自分なりのDockerfile ベストプラクティス
Dockerfileとは
Dockerfileとは、Docker imageを構成するための設計書のこと。
DockerはDockerfileに記載されている命令を読み込み、自動的にDocker imageを構築します。
Dockerfileのベストプラクティス
1コンテナ1プロセス
コンテナは1つの役割のみ持つことが推奨されています。
アプリケーションを複数のコンテナに切り離すことで、水平スケールやコンテナの再利用がより容易になります。
(どうしても追加プロセスが発生する場合はその限りではありません)
Rootlessなコンテナを作成する
コンテナをrootで実行することは推奨しません。
(通常、コンテナはデフォルトでroot実行されてしまいます)
推奨しない理由については、下記が分かりやすいかと思いますので、引用させていただきます。
コンテナを root 実行することはなぜ危険なのでしょうか。それは、コンテナ内の root の実態がホスト(仮想)マシン上の root と全く同じだからです。攻撃者が root として実行されているコンテナを侵害することに成功した場合、ホストを乗っ取るための一歩を踏み出すことになります。その「一歩」として、コンテナエスケープの脆弱性が利用される可能性があります。頻繁に起こるものではありませんが、可能性はゼロではありません。新しいコンテナ脱出の脆弱性が発見された場合、悪用されるためには権限が必要になることが多いため、まず行う対策としてはコンテナが root 実行されていないことを確認することです。
引用
コンテナを、非rootユーザで実行することによって、Dockerに脆弱性があったとしても、攻撃者にホストのroot権限を奪取されることを防ぐことができるということです。
USER app
built contextを意識する
docker build実行時にDockerfileだけではなく、Dockerfileのあるディレクトリ内の他のファイルも使ってDocker imageを作成します。

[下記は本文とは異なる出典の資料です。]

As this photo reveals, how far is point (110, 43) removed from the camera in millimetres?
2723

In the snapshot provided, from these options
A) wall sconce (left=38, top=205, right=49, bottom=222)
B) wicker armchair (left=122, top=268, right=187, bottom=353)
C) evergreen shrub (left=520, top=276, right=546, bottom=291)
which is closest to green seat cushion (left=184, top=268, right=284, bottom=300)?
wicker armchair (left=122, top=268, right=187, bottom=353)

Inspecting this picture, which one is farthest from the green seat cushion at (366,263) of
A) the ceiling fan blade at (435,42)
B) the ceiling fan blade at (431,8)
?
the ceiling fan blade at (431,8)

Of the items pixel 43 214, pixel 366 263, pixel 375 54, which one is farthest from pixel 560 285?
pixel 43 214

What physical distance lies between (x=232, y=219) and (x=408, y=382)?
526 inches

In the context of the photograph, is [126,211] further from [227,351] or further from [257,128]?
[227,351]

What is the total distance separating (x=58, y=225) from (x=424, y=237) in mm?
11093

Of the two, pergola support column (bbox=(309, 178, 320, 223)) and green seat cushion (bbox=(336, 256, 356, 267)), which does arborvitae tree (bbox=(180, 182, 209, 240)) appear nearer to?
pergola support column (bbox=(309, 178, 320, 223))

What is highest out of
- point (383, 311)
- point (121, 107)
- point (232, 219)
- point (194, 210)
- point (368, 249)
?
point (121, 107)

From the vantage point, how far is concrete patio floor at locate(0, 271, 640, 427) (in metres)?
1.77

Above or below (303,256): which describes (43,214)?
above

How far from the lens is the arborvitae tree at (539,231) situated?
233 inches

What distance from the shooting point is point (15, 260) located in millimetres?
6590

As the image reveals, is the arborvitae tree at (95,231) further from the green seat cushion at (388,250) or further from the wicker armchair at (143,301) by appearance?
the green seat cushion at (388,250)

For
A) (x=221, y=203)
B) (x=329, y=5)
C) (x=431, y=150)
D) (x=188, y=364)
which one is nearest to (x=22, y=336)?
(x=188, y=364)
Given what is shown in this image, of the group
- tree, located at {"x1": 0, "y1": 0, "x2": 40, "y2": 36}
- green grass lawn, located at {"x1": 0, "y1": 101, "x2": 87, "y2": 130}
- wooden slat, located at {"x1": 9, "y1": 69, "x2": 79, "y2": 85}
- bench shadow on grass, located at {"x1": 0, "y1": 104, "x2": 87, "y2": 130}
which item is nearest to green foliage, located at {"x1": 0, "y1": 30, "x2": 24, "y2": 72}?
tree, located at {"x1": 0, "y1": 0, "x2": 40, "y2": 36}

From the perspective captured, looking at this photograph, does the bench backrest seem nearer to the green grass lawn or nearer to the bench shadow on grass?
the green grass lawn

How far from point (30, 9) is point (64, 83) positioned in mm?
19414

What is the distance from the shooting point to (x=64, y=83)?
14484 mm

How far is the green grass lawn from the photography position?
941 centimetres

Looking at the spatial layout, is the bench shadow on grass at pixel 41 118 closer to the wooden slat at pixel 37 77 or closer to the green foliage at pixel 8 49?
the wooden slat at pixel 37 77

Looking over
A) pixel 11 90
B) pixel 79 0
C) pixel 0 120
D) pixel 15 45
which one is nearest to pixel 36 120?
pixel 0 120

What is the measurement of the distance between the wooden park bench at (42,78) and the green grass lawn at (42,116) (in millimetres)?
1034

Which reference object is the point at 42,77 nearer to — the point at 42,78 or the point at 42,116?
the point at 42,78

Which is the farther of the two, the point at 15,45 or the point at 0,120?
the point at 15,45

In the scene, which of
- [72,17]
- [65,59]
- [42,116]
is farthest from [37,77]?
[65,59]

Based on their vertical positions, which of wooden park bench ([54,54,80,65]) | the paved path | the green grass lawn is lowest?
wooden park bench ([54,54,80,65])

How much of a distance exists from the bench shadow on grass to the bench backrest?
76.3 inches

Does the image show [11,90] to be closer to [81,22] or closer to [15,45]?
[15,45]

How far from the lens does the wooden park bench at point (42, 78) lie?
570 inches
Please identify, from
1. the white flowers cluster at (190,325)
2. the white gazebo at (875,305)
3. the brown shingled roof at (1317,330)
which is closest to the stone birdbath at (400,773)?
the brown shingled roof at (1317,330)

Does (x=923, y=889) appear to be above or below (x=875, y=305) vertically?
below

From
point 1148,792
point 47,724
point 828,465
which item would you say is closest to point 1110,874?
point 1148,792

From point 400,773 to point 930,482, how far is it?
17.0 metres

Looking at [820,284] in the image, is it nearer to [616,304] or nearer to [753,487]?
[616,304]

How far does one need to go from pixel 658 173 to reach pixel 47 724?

この、ディレクトリ内の状況をbuilt contextといいます。
重要なのが、docker daemonに受け渡しているデータ量が、built contextに依存するということです。
つまり、built contextに不要なディレクトリやファイルがあると、build時に時間がかかってしまったり、メモリを消費する原因となってしまうのです。
built context内にファイルを配置しなくてはいけない状況になった場合は、.dockerignoreを使用して、該当ファイルをbuilt contextから除外しましょう。
ポイント
- built contextに不要なファイルやディレクトリを含まない
- .dockerignoreを使用する
Layerを最小にする
Docker imageを作成する際は、Dockerfileに記述された手順に沿って1つのimageを作成することになります。
このとき作成されたimageはLayer構造をしており、1つのLayerはDockerfile内の1つ手順に該当します。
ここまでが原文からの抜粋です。